* _Aim of the exercise_: Copy all lines holding the word "burst" from the entries.

Collected data entries:
-*-*-

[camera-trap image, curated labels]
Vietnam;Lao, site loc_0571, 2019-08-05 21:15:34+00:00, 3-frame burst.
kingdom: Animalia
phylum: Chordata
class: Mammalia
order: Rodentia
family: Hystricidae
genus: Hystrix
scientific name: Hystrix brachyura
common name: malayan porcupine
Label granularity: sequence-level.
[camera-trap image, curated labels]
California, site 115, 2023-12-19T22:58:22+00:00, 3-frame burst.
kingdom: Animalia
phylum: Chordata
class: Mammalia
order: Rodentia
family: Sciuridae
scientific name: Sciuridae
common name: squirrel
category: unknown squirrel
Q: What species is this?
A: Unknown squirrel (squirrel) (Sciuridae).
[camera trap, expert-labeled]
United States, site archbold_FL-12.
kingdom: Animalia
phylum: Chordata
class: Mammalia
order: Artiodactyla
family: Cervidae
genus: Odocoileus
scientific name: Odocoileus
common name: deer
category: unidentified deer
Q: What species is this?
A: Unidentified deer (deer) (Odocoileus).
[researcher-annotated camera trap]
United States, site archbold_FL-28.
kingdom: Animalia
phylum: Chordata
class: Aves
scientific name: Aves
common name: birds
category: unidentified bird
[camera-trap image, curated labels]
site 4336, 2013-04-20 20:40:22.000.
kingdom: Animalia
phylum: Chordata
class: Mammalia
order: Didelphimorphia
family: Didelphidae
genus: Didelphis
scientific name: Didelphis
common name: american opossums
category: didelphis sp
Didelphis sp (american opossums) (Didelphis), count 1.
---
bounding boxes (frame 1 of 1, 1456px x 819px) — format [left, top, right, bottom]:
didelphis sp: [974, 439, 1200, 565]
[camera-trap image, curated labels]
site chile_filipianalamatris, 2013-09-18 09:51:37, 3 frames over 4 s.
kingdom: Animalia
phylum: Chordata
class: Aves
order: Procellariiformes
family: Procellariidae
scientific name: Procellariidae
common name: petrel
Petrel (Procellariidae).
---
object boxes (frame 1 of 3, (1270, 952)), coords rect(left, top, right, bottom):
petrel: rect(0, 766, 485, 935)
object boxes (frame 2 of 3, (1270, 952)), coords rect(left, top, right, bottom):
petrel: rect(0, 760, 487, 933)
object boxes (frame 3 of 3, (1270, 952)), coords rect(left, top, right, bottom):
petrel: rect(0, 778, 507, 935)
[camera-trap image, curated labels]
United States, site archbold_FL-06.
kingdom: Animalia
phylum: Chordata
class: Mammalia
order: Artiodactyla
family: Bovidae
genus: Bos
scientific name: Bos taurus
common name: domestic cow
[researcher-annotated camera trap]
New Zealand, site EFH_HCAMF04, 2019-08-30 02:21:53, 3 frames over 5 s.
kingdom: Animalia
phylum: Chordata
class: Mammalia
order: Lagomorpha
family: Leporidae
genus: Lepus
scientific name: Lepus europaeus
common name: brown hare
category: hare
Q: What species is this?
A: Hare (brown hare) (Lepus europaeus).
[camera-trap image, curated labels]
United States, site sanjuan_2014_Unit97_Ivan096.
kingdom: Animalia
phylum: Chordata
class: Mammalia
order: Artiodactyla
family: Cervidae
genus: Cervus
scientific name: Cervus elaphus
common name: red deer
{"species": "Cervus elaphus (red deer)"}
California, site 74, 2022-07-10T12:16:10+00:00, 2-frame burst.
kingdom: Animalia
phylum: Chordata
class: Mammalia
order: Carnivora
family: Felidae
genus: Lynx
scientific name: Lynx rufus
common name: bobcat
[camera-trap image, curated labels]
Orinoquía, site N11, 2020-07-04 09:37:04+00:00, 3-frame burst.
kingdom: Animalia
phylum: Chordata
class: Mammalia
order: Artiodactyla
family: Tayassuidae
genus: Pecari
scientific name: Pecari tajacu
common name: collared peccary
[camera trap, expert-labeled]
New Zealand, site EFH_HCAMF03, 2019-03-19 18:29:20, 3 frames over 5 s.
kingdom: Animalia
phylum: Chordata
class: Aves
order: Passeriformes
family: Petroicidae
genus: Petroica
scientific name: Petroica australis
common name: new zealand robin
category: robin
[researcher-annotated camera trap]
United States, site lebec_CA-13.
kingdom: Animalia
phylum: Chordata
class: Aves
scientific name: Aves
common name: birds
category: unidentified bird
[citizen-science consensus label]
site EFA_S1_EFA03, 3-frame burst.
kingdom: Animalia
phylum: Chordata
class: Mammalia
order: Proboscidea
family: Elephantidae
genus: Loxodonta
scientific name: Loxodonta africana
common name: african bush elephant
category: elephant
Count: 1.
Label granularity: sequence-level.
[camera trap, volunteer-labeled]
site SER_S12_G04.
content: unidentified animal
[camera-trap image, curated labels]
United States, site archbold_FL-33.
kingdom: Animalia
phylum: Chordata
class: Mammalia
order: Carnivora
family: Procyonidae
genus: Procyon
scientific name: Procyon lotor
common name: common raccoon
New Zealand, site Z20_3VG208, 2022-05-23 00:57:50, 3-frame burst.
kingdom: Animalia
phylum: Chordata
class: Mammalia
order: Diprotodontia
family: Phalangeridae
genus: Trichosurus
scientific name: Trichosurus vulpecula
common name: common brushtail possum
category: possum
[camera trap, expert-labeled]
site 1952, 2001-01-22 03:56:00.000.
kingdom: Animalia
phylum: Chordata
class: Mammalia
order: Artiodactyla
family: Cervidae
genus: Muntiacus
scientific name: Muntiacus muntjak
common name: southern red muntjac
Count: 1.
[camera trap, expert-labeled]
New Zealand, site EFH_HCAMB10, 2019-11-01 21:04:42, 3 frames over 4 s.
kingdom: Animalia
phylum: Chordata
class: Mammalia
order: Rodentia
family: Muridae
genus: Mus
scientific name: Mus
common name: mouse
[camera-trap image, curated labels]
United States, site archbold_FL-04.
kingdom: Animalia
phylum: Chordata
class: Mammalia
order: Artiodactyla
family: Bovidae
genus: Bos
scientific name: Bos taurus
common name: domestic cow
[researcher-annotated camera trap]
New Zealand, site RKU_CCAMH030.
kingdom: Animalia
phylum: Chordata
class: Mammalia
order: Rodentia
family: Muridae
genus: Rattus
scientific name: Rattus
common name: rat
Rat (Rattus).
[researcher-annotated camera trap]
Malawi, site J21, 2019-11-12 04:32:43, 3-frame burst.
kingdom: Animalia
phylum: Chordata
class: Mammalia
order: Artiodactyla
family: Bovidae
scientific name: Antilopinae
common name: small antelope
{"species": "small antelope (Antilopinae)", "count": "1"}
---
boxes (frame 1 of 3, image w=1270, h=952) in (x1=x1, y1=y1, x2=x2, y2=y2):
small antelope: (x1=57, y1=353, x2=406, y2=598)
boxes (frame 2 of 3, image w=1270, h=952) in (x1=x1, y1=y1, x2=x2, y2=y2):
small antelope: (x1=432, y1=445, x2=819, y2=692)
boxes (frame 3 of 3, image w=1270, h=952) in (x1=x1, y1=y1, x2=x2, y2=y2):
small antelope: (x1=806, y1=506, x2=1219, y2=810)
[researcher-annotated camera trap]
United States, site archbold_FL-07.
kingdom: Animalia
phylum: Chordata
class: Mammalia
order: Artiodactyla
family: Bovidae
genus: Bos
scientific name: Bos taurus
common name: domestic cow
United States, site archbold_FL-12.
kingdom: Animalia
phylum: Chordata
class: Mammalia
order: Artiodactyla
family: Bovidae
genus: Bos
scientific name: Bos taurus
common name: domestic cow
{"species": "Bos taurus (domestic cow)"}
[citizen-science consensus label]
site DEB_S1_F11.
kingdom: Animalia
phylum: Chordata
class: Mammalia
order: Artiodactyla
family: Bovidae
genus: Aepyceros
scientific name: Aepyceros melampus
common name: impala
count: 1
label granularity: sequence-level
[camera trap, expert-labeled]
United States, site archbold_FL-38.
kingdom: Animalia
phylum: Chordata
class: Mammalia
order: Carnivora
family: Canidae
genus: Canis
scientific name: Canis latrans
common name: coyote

-*-*-

* _Solution_:
Vietnam;Lao, site loc_0571, 2019-08-05 21:15:34+00:00, 3-frame burst.
California, site 115, 2023-12-19T22:58:22+00:00, 3-frame burst.
California, site 74, 2022-07-10T12:16:10+00:00, 2-frame burst.
Orinoquía, site N11, 2020-07-04 09:37:04+00:00, 3-frame burst.
site EFA_S1_EFA03, 3-frame burst.
New Zealand, site Z20_3VG208, 2022-05-23 00:57:50, 3-frame burst.
Malawi, site J21, 2019-11-12 04:32:43, 3-frame burst.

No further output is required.